Sociedade é “fortemente ’desigrejada’”, mas não é “ateísta”, afirma Tomás Halík

O sacerdote checo Tomás Halík afirma no livro “O Tempo das Igrejas Vazias” que a sociedade é “fortemente ’desigrejada’”, mas não é “ateísta”, e considera a “pastoral categorial” como a expressão do “serviço da Igreja à sociedade”.

“Reconheço o papel da ‘pastoral categorial’ como vanguarda do futuro serviço da Igreja à sociedade no seu todo, o serviço dos capelães nos hospitais, nas forças armadas, nas prisões e nas universidades: estão ali não só como missionários clássicos e não apenas para as ‘ovelhas do seu rebanho’, estão ali para todos”, afirma no livro publicado em Portugal pela Paulinas Editora.

Ao analisar o fenómeno religioso no seu país, o sacerdote checo lembra que “cada pessoa tem uma dimensão espiritual da sua personalidade” e coloca a si própria “questões de cariz espiritual”, enquanto “buscadores espirituais”, “não encontram respostas nas Igrejas e, hoje, já nem as esperam delas”.

“A sociedade checa é fortemente ‘desigrejada’, mas não é ateísta. O maior número de pessoas que não pertencem às Igrejas são os «apateístas» (pessoas indiferentes à religião como a imaginam ou como a conheceram) e ainda os «buscadores espirituais», os que creem ‘à sua maneira’”, afirma Tomás Halík.

O professor catedrático da Faculdade de Letras da Universidade Carolina de Praga afirma que a pandemia mostrou “que em certas situações até as pessoas que eram indiferentes à religião ou que se distanciavam da ‘religião organizada’ ficam, de repente, sensíveis a temas espirituais e têm interesse em saber o que os cristãos dizem nesses momentos”.

Para Tomás Halík, a “secularização não consiste numa crise das certezas religiosas, mas de uma crise geral de certezas dos indivíduos de hoje”, “certezas religiosas e seculares”, e as estruturas religiosas precisam de “perceber que a reforma necessária não pode ser um simples esforço por uma modernização fácil”.

“As tentativas kitsch de adaptar comercialmente a religião ao estilo ‘da sociedade de entretenimento’ existem na Igreja em abundância e são tão estéreis como as tentativas de ignorar a evolução histórica e imitar a Igreja dos tempos passados”, afirma o sacerdote.

Tomás Halík considera que “a tentativa de plagiar a piedade popular de uma sociedade pré-moderna, que há muito perdeu o seu contexto histórico-cultural, ou de organizar festas litúrgicas barrocas, gera, na melhor das hipóteses, um folclore para turistas, mas mais frequentemente dá origem a um embaraço lamentável”.

“Nenhuma ‘nova evangelização’ trará frutos se não for precedida por uma ‘pré-evangelização’, na forma de um cuidado sistemático pela cultura espiritual dos indivíduos e da sociedade”, afirmou.

O sacerdote checo constata que no seu país as “autoridades da Igreja ficaram, em grande parte, em silêncio” durante a pandemia, alerta para “uma série de erros” cometidos pelos líderes do Estado e valoriza iniciativas “ao nível dos municípios” e dos cidadãos e de “pequenos grupos de leigos cristãos”, comprovando a “sua vitalidade e eficácia”.

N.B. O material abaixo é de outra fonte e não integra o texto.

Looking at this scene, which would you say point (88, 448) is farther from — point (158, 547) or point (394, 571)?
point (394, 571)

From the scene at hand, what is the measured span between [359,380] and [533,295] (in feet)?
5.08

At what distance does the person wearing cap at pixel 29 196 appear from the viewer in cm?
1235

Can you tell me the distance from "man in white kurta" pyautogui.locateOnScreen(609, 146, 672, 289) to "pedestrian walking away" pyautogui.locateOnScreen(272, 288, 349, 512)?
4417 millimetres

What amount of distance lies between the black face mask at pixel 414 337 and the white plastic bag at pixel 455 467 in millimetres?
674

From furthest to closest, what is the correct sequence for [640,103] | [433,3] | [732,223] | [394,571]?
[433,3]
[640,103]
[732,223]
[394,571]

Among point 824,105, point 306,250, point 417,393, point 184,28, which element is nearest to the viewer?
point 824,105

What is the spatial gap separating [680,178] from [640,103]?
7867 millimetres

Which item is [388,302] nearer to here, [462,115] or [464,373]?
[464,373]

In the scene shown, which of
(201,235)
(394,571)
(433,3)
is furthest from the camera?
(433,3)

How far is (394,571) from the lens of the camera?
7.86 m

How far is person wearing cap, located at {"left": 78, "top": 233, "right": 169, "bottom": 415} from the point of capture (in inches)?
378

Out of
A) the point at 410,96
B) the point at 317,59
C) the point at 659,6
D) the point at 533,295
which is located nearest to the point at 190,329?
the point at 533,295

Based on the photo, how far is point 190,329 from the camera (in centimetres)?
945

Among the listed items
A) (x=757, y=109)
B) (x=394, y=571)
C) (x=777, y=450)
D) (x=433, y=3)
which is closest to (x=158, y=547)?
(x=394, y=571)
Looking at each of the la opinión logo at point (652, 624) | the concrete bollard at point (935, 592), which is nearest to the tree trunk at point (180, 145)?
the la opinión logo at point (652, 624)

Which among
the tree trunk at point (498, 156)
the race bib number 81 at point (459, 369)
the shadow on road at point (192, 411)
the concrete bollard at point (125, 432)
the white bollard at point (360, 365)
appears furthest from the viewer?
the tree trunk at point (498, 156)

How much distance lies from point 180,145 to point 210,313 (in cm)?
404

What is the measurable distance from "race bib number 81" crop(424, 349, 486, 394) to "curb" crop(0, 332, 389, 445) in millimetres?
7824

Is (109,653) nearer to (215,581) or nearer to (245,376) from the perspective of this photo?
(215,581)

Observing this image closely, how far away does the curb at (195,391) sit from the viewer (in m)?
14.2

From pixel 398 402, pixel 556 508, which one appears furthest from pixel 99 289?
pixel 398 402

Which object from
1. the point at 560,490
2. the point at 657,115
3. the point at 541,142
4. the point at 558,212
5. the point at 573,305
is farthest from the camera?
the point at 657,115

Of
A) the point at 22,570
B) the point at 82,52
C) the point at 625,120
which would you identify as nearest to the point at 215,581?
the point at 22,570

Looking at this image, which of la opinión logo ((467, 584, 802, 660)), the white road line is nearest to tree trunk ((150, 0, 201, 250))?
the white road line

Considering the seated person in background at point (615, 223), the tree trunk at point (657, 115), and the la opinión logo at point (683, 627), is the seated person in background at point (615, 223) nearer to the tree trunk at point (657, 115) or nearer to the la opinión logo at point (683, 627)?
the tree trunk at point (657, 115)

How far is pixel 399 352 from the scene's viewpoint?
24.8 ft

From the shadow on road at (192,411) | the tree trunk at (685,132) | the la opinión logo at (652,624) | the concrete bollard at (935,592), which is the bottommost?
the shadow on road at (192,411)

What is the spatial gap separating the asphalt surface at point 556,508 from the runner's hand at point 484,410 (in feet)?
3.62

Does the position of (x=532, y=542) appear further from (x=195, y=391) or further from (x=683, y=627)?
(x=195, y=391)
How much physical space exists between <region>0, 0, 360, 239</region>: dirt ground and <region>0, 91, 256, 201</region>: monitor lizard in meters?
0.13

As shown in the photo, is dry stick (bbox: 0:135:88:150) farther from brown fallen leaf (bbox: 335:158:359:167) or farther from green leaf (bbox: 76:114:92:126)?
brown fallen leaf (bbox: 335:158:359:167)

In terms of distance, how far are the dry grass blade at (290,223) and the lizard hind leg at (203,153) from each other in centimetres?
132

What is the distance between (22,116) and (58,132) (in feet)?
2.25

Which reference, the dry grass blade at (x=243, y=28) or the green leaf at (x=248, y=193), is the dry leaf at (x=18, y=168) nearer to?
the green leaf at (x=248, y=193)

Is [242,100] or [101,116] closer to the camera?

Tomás Halík afirma que viveu o “jejum forçado da Eucaristia” como  uma “manifestação rara da pedagogia de Deus” e uma oportunidade para refletir sobre “o sentido da Eucaristia” no quotidiano e afirma que “se para muitos católicos a ida à missa dominical era um dos principais pilares da sua identidade cristã, agora terão de se questionar sobre o que pode ser uma nova e mais profunda fonte da sua vida de fé”.

“Receio que, se a Igreja não levar a sério os apelos urgentes do Papa Francisco por uma reforma interna, por uma viragem radical para o Evangelho, por um aprofundamento da sua teologia, espiritualidade e prática pastoral, este tempo de igrejas vazias possa tornar-se uma imagem de advertência num futuro próximo”, alertou.

O livro “O tempo das Igrejas Vazias” reúne as homilias da Quaresma e da Páscoa de 2020 gravadas pelo sacerdote checo na “paróquia universitária”, no seguimento do diálogo interdisciplinar promovido por Tomás Halík na Universidade de Praga.

Para a diretora da Paulinas Editora, irmã Eliete Duarte, a publicação do mais recente livro de Tomás Halík inscreve-se no projeto de colocar à disposição dos leitores, em português, as obras do sacerdote checo, o que acontece desde 2013, e constitui um “contributo muito grande para repensar a Igreja” e para a “reflexão que é preciso fazer” no contexto da pandemia Covid-19.